Code Review Checklist

How to use:

  • Use this checklist during review to structure feedback and ensure consistent quality.
  • Label each finding with severity: Blocking | Recommended | Nit (see taxonomy below).

1. PR hygiene and scope

  • Title/description are clear, reference related issues, include rationale and screenshots/logs if relevant.
  • Scope is focused; unrelated changes are split out. PR size is reasonable (see SSOT for targets) and commits are logical.
  • Follow naming and commit conventions; changelog/docs updated where appropriate.
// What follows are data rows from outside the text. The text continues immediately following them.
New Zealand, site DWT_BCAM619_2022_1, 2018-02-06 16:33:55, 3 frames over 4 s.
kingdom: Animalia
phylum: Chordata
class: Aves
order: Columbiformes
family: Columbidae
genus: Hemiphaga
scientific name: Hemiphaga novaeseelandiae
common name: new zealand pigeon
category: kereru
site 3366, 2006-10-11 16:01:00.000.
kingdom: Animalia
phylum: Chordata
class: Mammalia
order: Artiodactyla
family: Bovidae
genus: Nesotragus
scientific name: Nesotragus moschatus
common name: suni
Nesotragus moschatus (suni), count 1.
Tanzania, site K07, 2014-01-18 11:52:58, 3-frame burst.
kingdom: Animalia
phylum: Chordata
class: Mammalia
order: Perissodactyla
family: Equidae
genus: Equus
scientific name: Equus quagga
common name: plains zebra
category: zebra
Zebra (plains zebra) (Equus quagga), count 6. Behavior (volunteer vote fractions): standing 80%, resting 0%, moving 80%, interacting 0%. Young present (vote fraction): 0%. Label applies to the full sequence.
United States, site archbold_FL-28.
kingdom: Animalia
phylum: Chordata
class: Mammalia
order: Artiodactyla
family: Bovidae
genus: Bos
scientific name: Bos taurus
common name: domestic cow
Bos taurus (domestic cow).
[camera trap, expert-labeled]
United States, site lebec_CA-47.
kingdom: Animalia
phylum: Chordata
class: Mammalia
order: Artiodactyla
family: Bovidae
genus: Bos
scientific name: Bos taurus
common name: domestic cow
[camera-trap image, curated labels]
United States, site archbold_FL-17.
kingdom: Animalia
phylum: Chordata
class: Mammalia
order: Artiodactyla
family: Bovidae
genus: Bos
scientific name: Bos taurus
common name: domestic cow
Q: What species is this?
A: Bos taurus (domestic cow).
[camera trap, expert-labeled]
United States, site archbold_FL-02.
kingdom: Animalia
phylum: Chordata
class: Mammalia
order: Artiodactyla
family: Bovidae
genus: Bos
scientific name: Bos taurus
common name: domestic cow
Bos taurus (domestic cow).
2. Correctness and behavior

  • Implements the intended requirements; edge cases and error paths handled.
  • Input validation present; undefined/NaN/null/empty cases covered.
  • Backward compatibility considered; migrations and rollouts planned if needed.

3. Tests and coverage

  • Tests cover happy paths, error/exception paths, and edge cases.
  • Coverage meets the repository Quality & Coverage Policy; hot/error/security paths have 100% coverage.
  • Tests are stable, deterministic, and assert behavior (not implementation details).

4. Security

  • Avoids injection and XSS; escapes/encodes outputs where needed.
  • Handles authn/authz correctly; least privilege enforced.
  • Secrets not logged or hardcoded; sensitive data masked; input validation and output encoding applied.
  • Dependency risk reviewed; upgrades pinned as needed.

5. Performance and reliability

  • Avoids N+1 queries, needless synchronous waits, or O(n^2+) hotspots on typical inputs.
  • Memory and resource usage reasonable; large allocations and leaks avoided; cleanup/finalization present.
  • Concurrency and async code are correct and safe (locking, races, idempotency, timeouts, retries, backoff).

6. Maintainability and readability

  • Clear naming; small, single-responsibility functions/classes; duplication eliminated where practical.
  • Clear error handling strategy; no silent failures; actionable messages.
  • Consistent style and formatting per project linters; comments explain why, not what.

7. Architecture and boundaries

  • Aligns with project architecture and layering; reasonable abstractions and cohesion.
  • Public APIs documented; breaking changes called out; interfaces stable.
  • Observability is adequate: logs (levels/structure), metrics, and traces where it matters.

8. Documentation and ops

  • User and developer docs updated; READMEs/ADRs adjusted if design changed.
  • Config and secrets managed correctly (no secrets in code); environment defaults sensible.
  • Deployment/rollback considerations noted; feature flags or guards if risky.

9. UX/UI and accessibility (if applicable)

  • Semantics, keyboard navigation, contrast, and ARIA where appropriate.
  • Responsive behavior and internationalization considerations.

Severity taxonomy

  • Blocking: Must be addressed before merge (correctness, security, policy violations, critical gaps).
  • Recommended: Improves quality/maintainability but not required for merge.
  • Nit: Minor suggestions or style that linters could handle.

References

  • Branch/PR workflow, naming, commit conventions, PR size and review SLA: see .github/copilot-instructions.md.
  • Coverage targets and hot/error/security path requirements: see .github/copilot-instructions.md#quality-policy.
  • Pull request author checklist: see docs/engineering/pull-request-guidelines.md.